- [Problem set]:
- a) In the essay about wasps in the house, rewrite the passage starting with "For the living, I" and going on through "the matter solved.", swapping "Dustbuster" for "handheld vacuum".
- b) According to the essay about wasps in the house, what was first used to try to seal the breach by the baseboards?

- [Extract provided]:
[start]

Blue Hair Witch Gingerbread House Home Tour Gothic

It started with wasps.

At the end of our first year in the house, they ate through the walls. I would find, first, the dusty piles of plaster by the baseboards, the strange detritus materializing like unlikely anthills on the ugly green carpet. Only later would I recognize these for what they were: evidence of invasion. At last, I saw the wasps themselves, clinging to the sheer white curtains and crawling along the windowpanes, or else strewn lifelessly across the floor and sills, their bodies transmuted into brittle husks.

For the living, I enacted well-meaning rituals of rehabilitation, trapping each intruder inside a plastic cup and conveying it staidly downstairs and out the back door. As they multiplied, this manual method was soon forfeited for the more practical affordances of the Dustbuster, which allowed me to suction up five or six at a time, releasing them reeling and dizzy into the ambient air outside. I attempted, with little result, to remedy the breach by the baseboards with electrical tape, then, more successfully it seemed, with wall caulk. Satisfied, I declared the matter solved.

Months later, they began appearing by the dozen in my husband's office. We sprayed, sealed, suctioned; they kept coming. We never could discern from where.

[end]

(Dataset records)
[start]

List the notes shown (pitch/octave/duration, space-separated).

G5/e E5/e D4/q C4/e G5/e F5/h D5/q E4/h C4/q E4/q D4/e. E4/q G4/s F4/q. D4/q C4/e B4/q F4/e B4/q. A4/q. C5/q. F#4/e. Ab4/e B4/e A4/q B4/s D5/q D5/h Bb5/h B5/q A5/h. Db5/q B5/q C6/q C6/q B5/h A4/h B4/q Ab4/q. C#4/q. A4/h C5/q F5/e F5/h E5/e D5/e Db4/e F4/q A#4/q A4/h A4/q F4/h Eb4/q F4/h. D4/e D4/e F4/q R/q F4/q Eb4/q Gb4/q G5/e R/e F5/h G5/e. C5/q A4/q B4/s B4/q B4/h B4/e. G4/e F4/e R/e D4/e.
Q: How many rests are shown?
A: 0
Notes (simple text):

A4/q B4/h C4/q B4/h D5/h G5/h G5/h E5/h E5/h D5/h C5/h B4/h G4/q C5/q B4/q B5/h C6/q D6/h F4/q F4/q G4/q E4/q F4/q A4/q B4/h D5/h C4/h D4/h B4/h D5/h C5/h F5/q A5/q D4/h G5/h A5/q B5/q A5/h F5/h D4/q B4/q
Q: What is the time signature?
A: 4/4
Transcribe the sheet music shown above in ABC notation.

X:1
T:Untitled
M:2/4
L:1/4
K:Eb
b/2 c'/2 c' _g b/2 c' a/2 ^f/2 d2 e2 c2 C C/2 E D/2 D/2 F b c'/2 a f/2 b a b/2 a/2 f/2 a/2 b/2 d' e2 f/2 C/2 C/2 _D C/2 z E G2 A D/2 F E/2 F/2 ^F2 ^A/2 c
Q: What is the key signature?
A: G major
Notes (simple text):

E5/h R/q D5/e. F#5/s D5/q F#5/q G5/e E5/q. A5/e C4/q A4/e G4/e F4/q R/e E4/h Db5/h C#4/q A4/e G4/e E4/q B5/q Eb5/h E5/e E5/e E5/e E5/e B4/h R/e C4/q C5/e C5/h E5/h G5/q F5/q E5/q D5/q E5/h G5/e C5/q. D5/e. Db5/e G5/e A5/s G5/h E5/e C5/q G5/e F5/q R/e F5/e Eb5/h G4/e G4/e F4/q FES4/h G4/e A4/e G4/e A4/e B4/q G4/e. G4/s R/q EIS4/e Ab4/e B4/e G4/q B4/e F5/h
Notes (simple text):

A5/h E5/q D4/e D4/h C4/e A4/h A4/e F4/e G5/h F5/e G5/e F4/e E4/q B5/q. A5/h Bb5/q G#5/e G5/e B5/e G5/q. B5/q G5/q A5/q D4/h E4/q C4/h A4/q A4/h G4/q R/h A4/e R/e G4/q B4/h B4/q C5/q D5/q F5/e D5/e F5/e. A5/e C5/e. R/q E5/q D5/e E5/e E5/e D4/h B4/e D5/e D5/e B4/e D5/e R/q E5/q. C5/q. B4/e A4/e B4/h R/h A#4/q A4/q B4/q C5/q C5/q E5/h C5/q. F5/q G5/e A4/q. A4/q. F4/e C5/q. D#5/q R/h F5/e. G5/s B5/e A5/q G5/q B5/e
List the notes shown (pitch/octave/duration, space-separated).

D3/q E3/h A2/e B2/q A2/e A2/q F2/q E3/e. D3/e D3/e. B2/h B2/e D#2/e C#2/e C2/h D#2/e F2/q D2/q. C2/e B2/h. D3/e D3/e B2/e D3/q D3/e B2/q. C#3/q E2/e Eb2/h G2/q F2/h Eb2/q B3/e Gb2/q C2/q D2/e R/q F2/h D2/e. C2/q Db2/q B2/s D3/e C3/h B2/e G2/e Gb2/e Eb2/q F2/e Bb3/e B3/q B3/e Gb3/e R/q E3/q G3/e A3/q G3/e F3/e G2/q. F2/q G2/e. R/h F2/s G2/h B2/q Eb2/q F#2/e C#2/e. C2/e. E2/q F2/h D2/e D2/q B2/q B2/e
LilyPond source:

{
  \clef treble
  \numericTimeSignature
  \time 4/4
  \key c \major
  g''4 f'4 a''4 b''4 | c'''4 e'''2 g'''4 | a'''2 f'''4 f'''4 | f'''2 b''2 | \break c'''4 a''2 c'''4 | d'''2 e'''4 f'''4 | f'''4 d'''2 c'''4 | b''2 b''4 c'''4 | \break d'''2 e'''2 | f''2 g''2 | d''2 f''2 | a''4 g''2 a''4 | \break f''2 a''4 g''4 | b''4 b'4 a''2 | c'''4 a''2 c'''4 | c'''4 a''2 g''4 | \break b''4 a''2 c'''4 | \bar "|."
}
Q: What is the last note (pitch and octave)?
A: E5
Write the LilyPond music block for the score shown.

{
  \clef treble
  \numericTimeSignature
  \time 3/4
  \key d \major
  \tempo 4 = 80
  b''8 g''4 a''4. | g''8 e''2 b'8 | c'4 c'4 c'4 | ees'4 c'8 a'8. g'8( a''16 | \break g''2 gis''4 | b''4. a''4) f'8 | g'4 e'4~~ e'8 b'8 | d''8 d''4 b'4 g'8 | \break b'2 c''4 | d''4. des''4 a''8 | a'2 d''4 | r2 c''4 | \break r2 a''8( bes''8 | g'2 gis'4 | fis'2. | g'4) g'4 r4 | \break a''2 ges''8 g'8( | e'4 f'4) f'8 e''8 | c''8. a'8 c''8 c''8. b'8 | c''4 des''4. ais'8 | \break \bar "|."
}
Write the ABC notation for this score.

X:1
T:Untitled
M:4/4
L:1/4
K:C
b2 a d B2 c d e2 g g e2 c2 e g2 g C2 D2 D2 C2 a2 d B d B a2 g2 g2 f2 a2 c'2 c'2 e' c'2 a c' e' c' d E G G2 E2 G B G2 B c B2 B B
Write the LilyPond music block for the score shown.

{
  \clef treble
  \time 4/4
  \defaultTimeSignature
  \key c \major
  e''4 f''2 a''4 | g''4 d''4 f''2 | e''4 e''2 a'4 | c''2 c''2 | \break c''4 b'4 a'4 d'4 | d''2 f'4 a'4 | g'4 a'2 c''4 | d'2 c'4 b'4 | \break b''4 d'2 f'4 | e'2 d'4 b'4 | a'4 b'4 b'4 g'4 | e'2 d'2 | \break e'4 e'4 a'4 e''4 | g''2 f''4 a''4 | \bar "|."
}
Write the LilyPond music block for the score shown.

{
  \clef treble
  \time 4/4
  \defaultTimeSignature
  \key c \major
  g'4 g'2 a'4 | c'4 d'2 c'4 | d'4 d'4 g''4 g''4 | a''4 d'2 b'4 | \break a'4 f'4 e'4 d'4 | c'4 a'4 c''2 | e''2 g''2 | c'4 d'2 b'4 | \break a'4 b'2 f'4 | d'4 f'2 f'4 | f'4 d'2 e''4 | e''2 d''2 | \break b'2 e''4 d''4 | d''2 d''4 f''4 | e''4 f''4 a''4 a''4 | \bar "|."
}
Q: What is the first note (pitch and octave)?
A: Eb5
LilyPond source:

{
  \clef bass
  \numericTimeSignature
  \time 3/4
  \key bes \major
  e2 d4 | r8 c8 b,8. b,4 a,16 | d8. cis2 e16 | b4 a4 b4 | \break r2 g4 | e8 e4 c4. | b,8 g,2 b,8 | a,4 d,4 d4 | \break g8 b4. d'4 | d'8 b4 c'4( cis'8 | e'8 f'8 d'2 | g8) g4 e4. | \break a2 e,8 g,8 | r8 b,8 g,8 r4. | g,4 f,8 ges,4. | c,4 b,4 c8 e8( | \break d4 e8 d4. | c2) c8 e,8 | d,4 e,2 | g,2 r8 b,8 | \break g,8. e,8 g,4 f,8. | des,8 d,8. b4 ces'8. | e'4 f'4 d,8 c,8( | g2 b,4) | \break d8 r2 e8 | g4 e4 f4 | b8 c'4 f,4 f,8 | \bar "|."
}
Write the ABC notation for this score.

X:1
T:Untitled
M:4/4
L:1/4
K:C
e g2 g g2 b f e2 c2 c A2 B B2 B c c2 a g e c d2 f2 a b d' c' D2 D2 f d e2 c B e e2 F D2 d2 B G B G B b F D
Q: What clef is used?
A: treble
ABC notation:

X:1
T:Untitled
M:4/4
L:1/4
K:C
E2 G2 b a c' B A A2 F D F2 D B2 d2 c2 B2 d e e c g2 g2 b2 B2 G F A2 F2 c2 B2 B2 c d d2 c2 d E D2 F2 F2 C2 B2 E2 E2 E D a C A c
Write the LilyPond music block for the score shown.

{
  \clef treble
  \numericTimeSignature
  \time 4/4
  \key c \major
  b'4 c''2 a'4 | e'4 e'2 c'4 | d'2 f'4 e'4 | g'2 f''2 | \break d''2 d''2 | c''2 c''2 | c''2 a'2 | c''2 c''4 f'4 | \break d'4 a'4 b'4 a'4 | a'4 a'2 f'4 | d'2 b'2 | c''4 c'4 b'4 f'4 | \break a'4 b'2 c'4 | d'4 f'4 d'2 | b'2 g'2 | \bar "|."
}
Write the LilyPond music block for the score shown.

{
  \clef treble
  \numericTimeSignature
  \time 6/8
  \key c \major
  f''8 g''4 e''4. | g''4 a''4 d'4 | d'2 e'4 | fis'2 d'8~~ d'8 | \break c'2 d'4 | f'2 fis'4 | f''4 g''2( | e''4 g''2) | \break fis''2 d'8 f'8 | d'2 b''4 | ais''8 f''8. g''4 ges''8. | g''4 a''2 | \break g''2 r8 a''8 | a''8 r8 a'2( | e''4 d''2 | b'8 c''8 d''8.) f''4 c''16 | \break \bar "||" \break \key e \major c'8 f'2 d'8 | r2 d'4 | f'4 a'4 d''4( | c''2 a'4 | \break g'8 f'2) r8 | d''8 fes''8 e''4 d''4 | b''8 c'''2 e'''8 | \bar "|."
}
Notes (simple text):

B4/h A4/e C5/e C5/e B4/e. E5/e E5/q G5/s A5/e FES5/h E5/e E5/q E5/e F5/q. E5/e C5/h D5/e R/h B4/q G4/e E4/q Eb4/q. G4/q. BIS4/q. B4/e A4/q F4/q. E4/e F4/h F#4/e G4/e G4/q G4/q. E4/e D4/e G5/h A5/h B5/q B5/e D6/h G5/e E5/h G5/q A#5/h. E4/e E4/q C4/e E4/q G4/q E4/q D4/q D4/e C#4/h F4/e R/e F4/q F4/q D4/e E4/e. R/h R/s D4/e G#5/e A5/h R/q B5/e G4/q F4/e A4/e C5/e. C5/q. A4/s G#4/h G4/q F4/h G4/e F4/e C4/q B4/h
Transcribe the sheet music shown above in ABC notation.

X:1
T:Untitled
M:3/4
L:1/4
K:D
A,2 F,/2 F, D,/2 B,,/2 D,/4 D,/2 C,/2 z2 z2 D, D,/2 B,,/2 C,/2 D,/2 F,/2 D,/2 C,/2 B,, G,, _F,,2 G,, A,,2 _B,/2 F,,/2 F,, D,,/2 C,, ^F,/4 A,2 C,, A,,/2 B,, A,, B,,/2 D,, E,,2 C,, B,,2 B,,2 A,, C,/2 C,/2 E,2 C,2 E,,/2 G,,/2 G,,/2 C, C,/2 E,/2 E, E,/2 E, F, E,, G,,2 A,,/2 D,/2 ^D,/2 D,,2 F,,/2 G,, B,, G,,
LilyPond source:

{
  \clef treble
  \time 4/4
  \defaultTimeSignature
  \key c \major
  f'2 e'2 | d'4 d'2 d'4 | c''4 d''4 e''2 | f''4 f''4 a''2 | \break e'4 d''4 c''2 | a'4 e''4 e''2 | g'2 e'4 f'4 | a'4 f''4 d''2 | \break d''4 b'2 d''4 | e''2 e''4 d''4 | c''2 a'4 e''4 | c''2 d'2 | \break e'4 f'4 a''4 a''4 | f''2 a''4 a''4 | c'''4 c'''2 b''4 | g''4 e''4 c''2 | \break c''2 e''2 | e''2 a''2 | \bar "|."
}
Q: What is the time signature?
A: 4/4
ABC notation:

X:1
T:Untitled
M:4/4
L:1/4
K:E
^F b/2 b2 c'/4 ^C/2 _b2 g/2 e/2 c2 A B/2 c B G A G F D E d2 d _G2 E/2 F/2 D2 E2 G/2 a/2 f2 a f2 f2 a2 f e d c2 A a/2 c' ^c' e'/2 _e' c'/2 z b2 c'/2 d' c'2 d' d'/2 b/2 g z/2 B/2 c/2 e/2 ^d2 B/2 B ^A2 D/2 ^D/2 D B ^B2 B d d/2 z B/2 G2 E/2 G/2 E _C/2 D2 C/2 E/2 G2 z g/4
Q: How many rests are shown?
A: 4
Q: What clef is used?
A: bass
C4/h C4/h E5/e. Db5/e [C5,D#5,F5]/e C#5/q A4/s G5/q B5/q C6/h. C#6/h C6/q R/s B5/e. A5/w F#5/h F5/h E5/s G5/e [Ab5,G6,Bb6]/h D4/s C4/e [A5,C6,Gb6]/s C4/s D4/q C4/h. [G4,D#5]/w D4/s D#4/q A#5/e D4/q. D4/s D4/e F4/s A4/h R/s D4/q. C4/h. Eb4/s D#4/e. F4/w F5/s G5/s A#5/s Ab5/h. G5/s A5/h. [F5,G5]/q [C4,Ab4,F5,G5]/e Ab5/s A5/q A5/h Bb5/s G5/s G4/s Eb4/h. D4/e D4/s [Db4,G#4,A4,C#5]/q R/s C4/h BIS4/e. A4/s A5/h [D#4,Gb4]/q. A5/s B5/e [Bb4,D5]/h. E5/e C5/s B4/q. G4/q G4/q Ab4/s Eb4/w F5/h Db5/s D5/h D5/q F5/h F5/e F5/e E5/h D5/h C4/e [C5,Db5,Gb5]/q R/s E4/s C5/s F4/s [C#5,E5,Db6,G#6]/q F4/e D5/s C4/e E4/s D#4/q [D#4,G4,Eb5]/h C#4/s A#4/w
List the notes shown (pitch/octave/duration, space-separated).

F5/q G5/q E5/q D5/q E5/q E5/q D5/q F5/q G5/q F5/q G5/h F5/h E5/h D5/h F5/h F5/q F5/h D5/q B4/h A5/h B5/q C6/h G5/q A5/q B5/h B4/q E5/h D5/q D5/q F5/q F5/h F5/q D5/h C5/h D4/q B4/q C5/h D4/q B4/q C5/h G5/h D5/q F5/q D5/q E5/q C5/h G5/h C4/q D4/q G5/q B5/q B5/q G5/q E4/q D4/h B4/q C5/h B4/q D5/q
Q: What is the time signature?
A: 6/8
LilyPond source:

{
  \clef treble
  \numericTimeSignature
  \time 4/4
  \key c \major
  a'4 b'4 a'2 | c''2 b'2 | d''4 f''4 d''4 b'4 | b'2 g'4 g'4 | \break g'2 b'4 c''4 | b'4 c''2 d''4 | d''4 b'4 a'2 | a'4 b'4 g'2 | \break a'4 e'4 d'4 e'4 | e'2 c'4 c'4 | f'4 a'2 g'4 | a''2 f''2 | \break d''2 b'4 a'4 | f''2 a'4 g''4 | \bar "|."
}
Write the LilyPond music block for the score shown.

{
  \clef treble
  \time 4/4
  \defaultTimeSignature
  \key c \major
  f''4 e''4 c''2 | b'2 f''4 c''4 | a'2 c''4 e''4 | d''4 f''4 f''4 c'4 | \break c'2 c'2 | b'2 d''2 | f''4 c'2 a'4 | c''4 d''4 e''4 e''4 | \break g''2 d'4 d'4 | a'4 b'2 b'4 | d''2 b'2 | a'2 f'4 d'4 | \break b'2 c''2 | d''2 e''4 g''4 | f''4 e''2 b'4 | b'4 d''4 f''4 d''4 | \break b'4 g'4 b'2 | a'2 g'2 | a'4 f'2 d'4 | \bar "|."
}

[end]

- [The replies]:
- a)
For the living, I enacted well-meaning rituals of rehabilitation, trapping each intruder inside a plastic cup and conveying it staidly downstairs and out the back door. As they multiplied, this manual method was soon forfeited for the more practical affordances of the handheld vacuum, which allowed me to suction up five or six at a time, releasing them reeling and dizzy into the ambient air outside. I attempted, with little result, to remedy the breach by the baseboards with electrical tape, then, more successfully it seemed, with wall caulk. Satisfied, I declared the matter solved.

- b) Electrical tape.